El prefecto los miró en silencio. Se levantó y fue hasta la puerta de la tienda. El sol declinaba rápidamente, al día no le quedarían más de un par de horas de luz.

—Está bien, tendréis lo que pedís. Pero si mañana, una hora después del amanecer, no tengo una respuesta, mis soldados iniciarán el ataque. Seréis responsables de lo que pueda ocurrir.

Teófilo inició una protesta que detuvo un enérgico gesto del prefecto. Harmodio y Filotas agradecieron la prórroga y se retiraron a toda prisa. Mientras ascendían por el empinado camino que conducía al Serapeo les embargó la tristeza; podía ser la última vez que subiesen aquellas cuestas.

 

Fue una noche larga, llena de tensiones, tanto dentro de los muros del recinto como en sus alrededores. En el interior se discutía apasionadamente sobre la mejor de las decisiones posibles.

—Podemos acogernos al amparo imperial. Según una vieja ley, cualquiera puede someter su caso al dictamen del emperador.

—Olvidas, mi buen Hiparco, que el emperador se llama Teodosio —señaló un anciano magister de pronunciada calvicie—. Acabas de conocer la noticia que nos han traído Harmodio y Filotas.

—Nos permitirá ganar tiempo. Constantinopla está a dos jornadas, dispondríamos al menos de una semana para elaborar algún plan —insistió Hiparco.

—Solo serviría para prolongar nuestra agonía —indicó Teón—. Aislados del exterior, sería un martirio. ¿Has pensado en toda la gente que ha buscado la protección de estos muros? ¡Tiene hogar, familia, negocios que atender, obligaciones…!

—¿El prefecto ha garantizado la vida de todos los que estamos aquí? —preguntó Pausanias una vez más.

—Así es —ratificó Filotas—. Pero me temo que, si abandonamos el Serapeo, los parabolanos del patriarca lo arrasarán hasta sus cimientos.

Se alzó un murmullo de voces manifestando voluntad de resistencia.

—Es inútil. —Un abatido Pausanias negaba con ligeros movimientos de cabeza.

—¿Qué es inútil? —preguntó Aristarco.

—La resistencia que proponéis muchos de vosotros. No somos soldados; somos físicos, matemáticos, astrónomos, somos hombres de ciencia y bajo nuestra responsabilidad hay centenares de personas, muchas de ellas heridas, otras contusionadas; todas han buscado nuestro amparo. No podemos conducirlas a un sacrificio inútil por sostener nuestros principios. Fuera hay soldados y gentes que han convertido la violencia en su oficio. Resistir sería un desastre porque la ley está en contra de nosotros. Ese edicto imperial, que ahora conocemos, modifica sustancialmente nuestra posición.

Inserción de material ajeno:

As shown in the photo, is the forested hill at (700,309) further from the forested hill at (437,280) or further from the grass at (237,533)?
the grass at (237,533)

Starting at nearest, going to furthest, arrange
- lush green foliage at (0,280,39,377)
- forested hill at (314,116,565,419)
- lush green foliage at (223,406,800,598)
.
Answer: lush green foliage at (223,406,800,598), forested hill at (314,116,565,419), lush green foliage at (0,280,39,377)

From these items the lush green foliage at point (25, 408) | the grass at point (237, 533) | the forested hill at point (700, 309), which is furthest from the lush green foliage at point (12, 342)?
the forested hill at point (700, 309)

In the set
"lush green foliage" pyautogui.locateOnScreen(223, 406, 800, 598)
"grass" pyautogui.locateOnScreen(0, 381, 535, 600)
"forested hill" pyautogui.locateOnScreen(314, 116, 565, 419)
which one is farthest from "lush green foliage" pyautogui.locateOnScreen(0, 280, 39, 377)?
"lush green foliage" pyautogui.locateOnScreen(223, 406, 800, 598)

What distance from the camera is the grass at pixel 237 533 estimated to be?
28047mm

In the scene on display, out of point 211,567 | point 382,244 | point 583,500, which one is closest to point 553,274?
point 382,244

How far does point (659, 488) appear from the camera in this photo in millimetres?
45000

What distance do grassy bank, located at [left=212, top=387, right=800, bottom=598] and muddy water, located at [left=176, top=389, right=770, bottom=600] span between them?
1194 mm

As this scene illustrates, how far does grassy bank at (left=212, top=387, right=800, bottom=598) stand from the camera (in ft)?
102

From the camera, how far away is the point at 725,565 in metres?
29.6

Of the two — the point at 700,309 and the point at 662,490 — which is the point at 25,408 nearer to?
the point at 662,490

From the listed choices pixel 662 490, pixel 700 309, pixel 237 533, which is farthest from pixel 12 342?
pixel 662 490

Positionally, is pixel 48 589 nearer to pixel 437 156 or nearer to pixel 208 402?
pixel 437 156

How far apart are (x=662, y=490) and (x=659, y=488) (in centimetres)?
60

—Si esas gentes han venido hasta aquí, es porque confían en Serapis y han buscado su cobijo. Les dará ánimos su amor a las tradiciones de nuestros mayores. ¡Es mucha el ansia de libertad!

—Aristarco era el más ferviente defensor de la resistencia.

—¿Cuánto les durará? —farfulló un abatido Pausanias.

En el exterior la tensión también era palpable, aunque por motivos diferentes. En improvisadas tiendas de campaña y alrededor de las hogueras, los soldados pensaban en el botín que les aguardaba. Por Alejandría circulaban numerosas historias acerca de las fabulosas riquezas que atesoraba el templo.